Yesterday we found out where all the squid came from that the supermarket owner told us about two weeks ago. This week we were clearing out a small complex of buildings just North of the river from the supermarket which turned out to be the seafood frying factory that lost all its squid. Before the tsunami hit, all the workers were able to escape up the hill to safety. The boss though, getting impatient as bosses tend to do, ran back down to check a few last things and had to be rescued as the wave rushed up the river. They all made it back OK, but a lesson there for bosses everywhere I think...
We were met by a woman who asked us to start first on her grandfather’s house which was the main house in the complex with an adjoining flat, then a barn and if we had time and finish off with the house she lived in. All these places were dotted around the main factory but before we could start there was a magnitude 7.3 earthquake and a tsunami warning. We could hear the emergency PA broadcasting warnings and fire engines were driving around warning of a tsunami. Combined with a high-tide we heard this could mean a possible 6 metre rise in sea level so we drove up to the evacuation area to wait it out. We returned after hearing the warning was actually for a 60cm tsunami but left the bus parked in a quick getaway spot at the bottom of the hill and all us team leaders were given whistles to get everyone out and back on the bus sharp if it looked like going pear-shaped. 30 mins later the tsunami warning was cancelled.
It was 34°C but felt much hotter in the sun. It was a big ask but we got through it much quicker than we thought and had the main house cleared just after lunch. The grandfather is now 87 and currently in hospital. He’s an avid painter and photographer though and we must have pulled more than a hundred paintings and old photos out of the back room. The woman must have been through the house and assured us she’d retrieved all the valuables she needed.

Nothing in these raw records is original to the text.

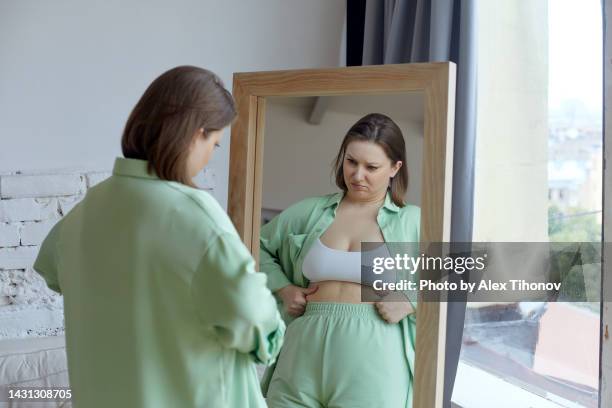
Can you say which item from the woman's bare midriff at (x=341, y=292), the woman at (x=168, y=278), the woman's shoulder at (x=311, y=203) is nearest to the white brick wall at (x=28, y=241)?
the woman's shoulder at (x=311, y=203)

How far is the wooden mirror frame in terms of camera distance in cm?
162

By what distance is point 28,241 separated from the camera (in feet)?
8.41

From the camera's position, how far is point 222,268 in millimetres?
1153

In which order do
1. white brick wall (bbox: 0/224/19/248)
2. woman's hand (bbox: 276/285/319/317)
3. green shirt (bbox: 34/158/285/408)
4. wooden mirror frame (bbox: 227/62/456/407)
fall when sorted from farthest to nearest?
white brick wall (bbox: 0/224/19/248) < woman's hand (bbox: 276/285/319/317) < wooden mirror frame (bbox: 227/62/456/407) < green shirt (bbox: 34/158/285/408)

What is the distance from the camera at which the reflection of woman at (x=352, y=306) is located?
168cm

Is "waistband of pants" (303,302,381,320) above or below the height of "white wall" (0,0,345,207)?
below

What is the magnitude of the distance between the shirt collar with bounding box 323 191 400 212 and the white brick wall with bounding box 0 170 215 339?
3.95 feet

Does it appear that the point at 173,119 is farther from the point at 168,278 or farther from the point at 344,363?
the point at 344,363

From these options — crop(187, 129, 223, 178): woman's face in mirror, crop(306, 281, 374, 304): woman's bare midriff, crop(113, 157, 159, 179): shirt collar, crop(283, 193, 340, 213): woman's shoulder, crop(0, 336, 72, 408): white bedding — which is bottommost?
crop(0, 336, 72, 408): white bedding

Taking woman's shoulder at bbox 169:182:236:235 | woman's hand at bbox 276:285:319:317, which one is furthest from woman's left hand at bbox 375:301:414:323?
woman's shoulder at bbox 169:182:236:235

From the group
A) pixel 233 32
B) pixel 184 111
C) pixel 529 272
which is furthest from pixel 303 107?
pixel 233 32

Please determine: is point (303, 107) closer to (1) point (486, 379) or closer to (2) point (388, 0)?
(2) point (388, 0)

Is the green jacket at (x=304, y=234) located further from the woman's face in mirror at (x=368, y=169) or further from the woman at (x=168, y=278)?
the woman at (x=168, y=278)

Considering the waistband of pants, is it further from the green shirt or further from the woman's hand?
the green shirt
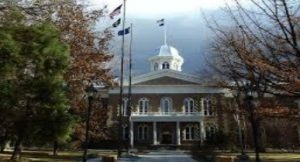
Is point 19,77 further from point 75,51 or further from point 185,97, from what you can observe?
point 185,97

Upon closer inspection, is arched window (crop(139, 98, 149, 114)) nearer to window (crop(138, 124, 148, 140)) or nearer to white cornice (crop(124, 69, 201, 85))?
window (crop(138, 124, 148, 140))

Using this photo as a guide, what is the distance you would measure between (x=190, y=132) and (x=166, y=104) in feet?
19.3

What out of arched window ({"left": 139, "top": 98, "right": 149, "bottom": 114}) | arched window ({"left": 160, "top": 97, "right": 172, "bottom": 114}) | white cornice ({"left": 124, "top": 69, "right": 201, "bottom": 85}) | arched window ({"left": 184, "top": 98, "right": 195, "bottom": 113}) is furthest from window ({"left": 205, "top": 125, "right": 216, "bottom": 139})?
arched window ({"left": 139, "top": 98, "right": 149, "bottom": 114})

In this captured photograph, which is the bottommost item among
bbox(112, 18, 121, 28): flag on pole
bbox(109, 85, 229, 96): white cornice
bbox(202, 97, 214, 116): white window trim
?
bbox(202, 97, 214, 116): white window trim

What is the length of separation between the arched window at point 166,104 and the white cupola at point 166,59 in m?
12.2

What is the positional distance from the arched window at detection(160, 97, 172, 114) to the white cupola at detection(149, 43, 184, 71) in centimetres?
1216

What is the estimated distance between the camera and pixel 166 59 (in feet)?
292

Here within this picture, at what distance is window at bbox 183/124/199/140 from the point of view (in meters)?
74.1

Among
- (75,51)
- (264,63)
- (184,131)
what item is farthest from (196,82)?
(264,63)

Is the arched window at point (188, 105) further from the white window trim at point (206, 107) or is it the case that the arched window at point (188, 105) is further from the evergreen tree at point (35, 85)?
the evergreen tree at point (35, 85)

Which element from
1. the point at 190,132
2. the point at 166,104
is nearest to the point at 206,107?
the point at 190,132

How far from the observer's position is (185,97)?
76.9 metres

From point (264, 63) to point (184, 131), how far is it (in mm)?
63212

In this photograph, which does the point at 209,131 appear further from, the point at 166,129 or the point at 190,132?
the point at 166,129
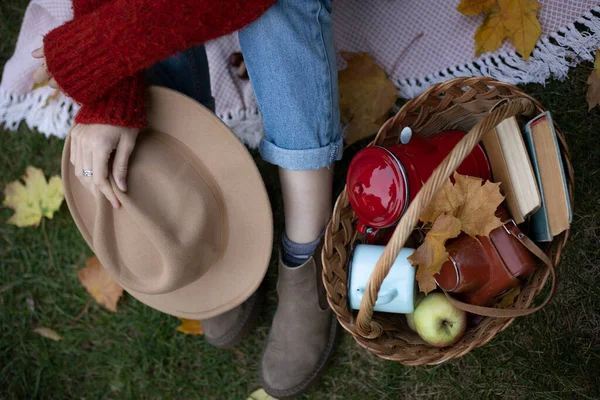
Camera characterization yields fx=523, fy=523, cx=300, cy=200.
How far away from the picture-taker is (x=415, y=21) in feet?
4.66

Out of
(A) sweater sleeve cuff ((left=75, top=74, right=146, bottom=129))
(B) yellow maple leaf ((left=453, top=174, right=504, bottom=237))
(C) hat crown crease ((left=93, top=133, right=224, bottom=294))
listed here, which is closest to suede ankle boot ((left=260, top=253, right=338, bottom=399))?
(C) hat crown crease ((left=93, top=133, right=224, bottom=294))

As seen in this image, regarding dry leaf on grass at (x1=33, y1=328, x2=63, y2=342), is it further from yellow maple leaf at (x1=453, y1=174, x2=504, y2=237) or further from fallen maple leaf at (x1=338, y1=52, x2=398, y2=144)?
yellow maple leaf at (x1=453, y1=174, x2=504, y2=237)

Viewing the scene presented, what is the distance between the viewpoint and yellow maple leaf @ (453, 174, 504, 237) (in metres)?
0.97

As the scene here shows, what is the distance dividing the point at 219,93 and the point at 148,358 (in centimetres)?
81

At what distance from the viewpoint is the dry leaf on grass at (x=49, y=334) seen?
1.63 meters

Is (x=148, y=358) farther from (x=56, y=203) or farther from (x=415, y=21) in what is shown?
(x=415, y=21)

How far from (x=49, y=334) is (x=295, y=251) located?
92 cm

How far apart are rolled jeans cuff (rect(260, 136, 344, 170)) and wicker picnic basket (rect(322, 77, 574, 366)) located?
4.2 inches

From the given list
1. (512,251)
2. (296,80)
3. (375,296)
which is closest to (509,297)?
(512,251)

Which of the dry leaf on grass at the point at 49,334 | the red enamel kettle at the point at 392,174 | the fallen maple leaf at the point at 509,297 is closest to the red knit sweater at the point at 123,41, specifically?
the red enamel kettle at the point at 392,174

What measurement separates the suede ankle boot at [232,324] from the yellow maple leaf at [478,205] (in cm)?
66

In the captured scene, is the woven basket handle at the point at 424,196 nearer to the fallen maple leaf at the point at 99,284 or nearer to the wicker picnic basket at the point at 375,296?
the wicker picnic basket at the point at 375,296

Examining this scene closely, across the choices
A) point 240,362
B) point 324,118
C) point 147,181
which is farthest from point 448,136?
point 240,362

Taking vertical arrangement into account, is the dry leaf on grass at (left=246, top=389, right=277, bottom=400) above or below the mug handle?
below
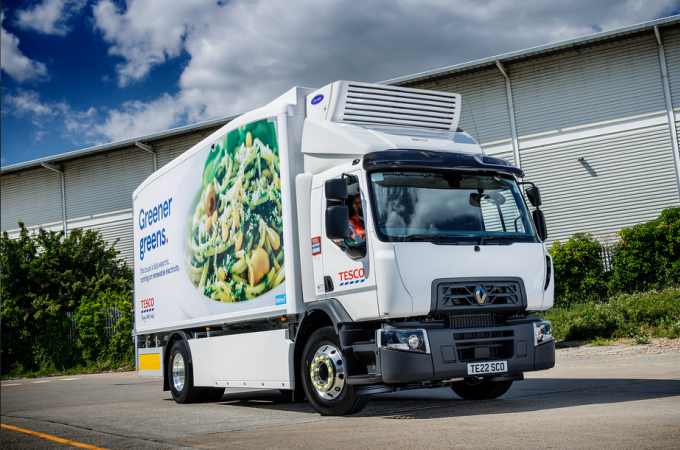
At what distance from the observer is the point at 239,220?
914 cm

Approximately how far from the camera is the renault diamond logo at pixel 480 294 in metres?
7.30

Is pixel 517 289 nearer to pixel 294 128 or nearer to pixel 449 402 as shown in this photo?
pixel 449 402

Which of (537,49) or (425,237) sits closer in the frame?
(425,237)

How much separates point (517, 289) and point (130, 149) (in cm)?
2788

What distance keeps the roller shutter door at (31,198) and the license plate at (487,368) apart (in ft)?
100

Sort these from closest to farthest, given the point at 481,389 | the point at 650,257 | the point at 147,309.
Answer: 1. the point at 481,389
2. the point at 147,309
3. the point at 650,257

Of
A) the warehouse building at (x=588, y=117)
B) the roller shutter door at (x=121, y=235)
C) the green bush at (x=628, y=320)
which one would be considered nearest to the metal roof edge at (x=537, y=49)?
the warehouse building at (x=588, y=117)

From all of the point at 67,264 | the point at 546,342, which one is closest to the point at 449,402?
the point at 546,342

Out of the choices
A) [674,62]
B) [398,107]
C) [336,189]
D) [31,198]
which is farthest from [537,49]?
[31,198]

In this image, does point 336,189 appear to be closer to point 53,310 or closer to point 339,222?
point 339,222

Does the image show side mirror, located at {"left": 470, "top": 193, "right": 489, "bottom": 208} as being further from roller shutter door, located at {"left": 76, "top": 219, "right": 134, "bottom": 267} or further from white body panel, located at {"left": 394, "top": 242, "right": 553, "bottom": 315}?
roller shutter door, located at {"left": 76, "top": 219, "right": 134, "bottom": 267}

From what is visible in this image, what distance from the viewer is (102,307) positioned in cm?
2497

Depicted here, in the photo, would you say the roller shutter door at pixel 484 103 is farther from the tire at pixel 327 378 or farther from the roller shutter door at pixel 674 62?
the tire at pixel 327 378

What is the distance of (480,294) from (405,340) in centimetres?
102
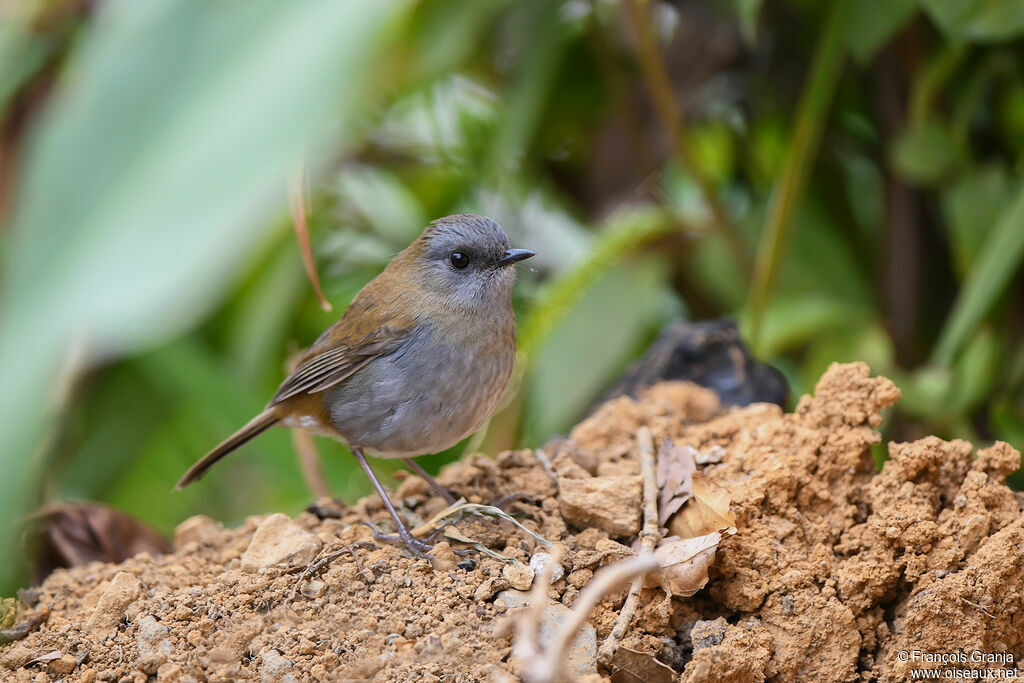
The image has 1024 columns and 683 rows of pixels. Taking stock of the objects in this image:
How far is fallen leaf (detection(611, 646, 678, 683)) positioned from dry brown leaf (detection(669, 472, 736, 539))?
32cm

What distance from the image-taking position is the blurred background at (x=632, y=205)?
2.98 meters

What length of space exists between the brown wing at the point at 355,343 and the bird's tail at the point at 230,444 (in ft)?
0.24

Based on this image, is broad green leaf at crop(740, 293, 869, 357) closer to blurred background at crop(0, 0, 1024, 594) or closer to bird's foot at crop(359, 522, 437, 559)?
blurred background at crop(0, 0, 1024, 594)

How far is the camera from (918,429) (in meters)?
3.08

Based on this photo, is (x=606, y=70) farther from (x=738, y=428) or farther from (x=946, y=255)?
(x=738, y=428)

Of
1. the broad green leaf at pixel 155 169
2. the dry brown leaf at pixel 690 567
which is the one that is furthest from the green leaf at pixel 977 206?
the broad green leaf at pixel 155 169

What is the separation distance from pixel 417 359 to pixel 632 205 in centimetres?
170

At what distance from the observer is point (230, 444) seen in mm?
2902

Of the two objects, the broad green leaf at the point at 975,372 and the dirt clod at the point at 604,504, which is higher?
the broad green leaf at the point at 975,372

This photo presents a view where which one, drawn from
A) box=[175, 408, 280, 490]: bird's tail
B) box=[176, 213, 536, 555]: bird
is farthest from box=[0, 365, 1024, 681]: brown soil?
box=[175, 408, 280, 490]: bird's tail

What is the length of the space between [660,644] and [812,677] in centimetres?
28

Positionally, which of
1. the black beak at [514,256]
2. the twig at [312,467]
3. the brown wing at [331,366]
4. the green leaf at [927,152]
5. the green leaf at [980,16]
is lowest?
the twig at [312,467]

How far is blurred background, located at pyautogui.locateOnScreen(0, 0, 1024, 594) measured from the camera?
2.98m

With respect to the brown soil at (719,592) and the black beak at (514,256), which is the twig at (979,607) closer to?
the brown soil at (719,592)
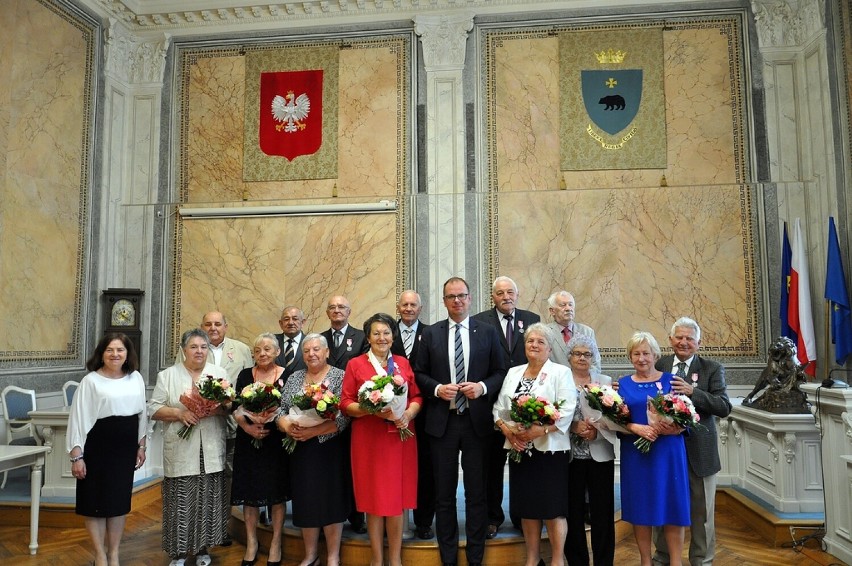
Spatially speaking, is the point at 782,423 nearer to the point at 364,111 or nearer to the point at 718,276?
the point at 718,276

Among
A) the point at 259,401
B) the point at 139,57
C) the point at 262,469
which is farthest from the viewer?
the point at 139,57

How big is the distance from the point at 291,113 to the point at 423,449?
559cm

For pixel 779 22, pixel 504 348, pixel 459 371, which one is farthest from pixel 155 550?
pixel 779 22

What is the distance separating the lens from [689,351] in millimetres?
4121

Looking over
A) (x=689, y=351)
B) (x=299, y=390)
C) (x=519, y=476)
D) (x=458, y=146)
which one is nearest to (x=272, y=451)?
(x=299, y=390)

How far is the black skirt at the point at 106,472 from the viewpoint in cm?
414

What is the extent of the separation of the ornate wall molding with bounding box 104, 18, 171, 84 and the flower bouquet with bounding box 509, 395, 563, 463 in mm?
7275

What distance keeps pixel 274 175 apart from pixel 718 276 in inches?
219

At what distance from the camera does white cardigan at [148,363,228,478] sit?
4.39 metres

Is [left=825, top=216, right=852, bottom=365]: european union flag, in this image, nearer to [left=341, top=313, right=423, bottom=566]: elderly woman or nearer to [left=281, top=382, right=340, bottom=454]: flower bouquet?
[left=341, top=313, right=423, bottom=566]: elderly woman

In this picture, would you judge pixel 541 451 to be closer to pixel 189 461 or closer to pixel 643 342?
pixel 643 342

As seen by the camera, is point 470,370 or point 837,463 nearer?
point 470,370

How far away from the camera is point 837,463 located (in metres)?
4.74

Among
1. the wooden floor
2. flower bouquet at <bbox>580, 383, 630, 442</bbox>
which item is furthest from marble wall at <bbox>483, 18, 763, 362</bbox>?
flower bouquet at <bbox>580, 383, 630, 442</bbox>
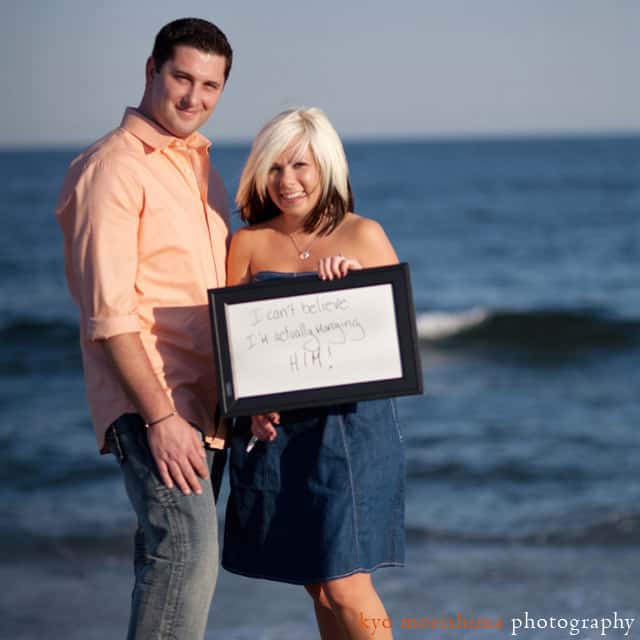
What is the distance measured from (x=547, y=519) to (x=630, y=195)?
36.2 metres

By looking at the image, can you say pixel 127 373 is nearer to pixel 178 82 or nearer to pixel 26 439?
pixel 178 82

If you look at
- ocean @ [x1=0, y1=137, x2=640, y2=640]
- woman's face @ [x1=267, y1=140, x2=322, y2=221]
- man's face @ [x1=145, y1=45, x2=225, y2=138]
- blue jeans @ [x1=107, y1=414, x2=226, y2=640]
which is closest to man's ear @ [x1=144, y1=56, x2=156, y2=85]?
man's face @ [x1=145, y1=45, x2=225, y2=138]

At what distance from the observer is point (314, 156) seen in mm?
2770

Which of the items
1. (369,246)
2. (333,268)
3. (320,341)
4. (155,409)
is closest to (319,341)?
(320,341)

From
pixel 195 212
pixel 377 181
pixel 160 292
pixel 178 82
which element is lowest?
pixel 377 181

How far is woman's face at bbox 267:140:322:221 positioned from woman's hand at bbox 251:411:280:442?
563 mm

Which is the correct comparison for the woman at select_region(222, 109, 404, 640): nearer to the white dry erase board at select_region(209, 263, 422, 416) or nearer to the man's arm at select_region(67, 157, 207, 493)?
the white dry erase board at select_region(209, 263, 422, 416)

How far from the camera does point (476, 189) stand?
1898 inches

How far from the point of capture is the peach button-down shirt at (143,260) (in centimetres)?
253

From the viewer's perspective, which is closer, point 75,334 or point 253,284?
point 253,284

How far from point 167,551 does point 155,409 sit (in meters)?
0.35

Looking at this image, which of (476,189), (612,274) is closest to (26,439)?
(612,274)

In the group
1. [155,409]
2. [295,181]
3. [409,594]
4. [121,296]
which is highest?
[295,181]

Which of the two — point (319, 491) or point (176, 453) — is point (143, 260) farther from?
point (319, 491)
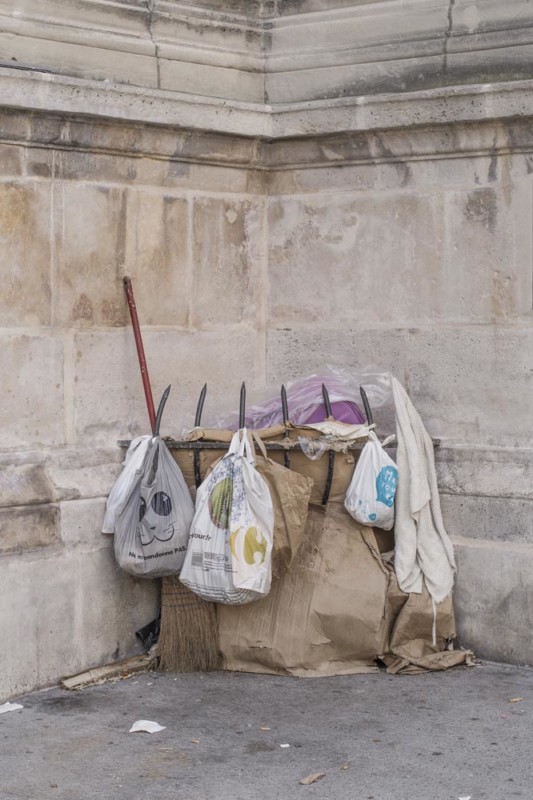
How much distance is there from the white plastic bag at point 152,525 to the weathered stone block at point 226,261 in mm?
939

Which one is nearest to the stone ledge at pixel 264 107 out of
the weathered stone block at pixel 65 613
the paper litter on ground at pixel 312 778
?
the weathered stone block at pixel 65 613

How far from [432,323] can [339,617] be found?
1.36 metres

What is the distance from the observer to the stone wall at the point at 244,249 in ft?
16.9

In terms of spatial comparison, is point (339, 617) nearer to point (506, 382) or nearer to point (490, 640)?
point (490, 640)

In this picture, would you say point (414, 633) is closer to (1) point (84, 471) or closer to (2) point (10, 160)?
(1) point (84, 471)

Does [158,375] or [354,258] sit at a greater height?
[354,258]

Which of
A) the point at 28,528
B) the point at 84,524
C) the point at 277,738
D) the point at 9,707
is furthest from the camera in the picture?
the point at 84,524

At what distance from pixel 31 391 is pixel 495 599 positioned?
6.88 feet

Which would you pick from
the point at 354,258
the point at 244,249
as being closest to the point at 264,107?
the point at 244,249

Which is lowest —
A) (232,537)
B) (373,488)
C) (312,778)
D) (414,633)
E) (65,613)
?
(312,778)

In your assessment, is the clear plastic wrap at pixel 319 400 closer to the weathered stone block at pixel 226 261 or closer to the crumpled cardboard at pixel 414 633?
the weathered stone block at pixel 226 261

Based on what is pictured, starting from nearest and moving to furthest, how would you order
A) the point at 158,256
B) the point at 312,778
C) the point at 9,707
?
the point at 312,778, the point at 9,707, the point at 158,256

As we were starting to pile up our usual stock of mementos she was confidently saying it was OK she’d taken everything she needed and we could bin everything else. We piled them up separately for her anyway and the longer it went on, the more stuff we brought out and she slowly started to pour over the old photos, wedding albums, old paintings and old portraits that she’d either forgotten about or had no idea were in there. Dirk, my only fellow foreigner and sunburn victim on this trip, who kindly supplied a couple of these photos, did an outstanding job gently talking to her, chatting about how he still has one of the first black-and-white portraits ever taken of his great-grandfather and how nice it is to have to show his kids, and grandkids, and their kids… and just gave her plenty of space to mull things over and make up her own mind. Slowly she started gathering up some of the photos and putting them in her car.
We cleared out the barn in about 40mins and after another break did as much of the last house as we could in the final hour, about 80% of it. She was stoked we had time to get to her place, as she couldn’t have directly asked us to start on it first. Her 87-year old grandfather was in hospital so she couldn’t very well ask us to start on her house first and do his last.
As we all got back on the bus she stood alongside waving, bowing and thanking each of us, waving all the time till we drove out of sight.
On the way back we drove past the place we worked on five weeks ago and stopped off at the wrecked primary school where we’d heard the head teacher and others had written thank you messages on the second floor wall. Not a bad place to go to school, right by the beach... you’d think. The grass is starting to grow back but the overturned car is still there and further down there were lots more houses that just haven’t been started on yet… plenty more to do.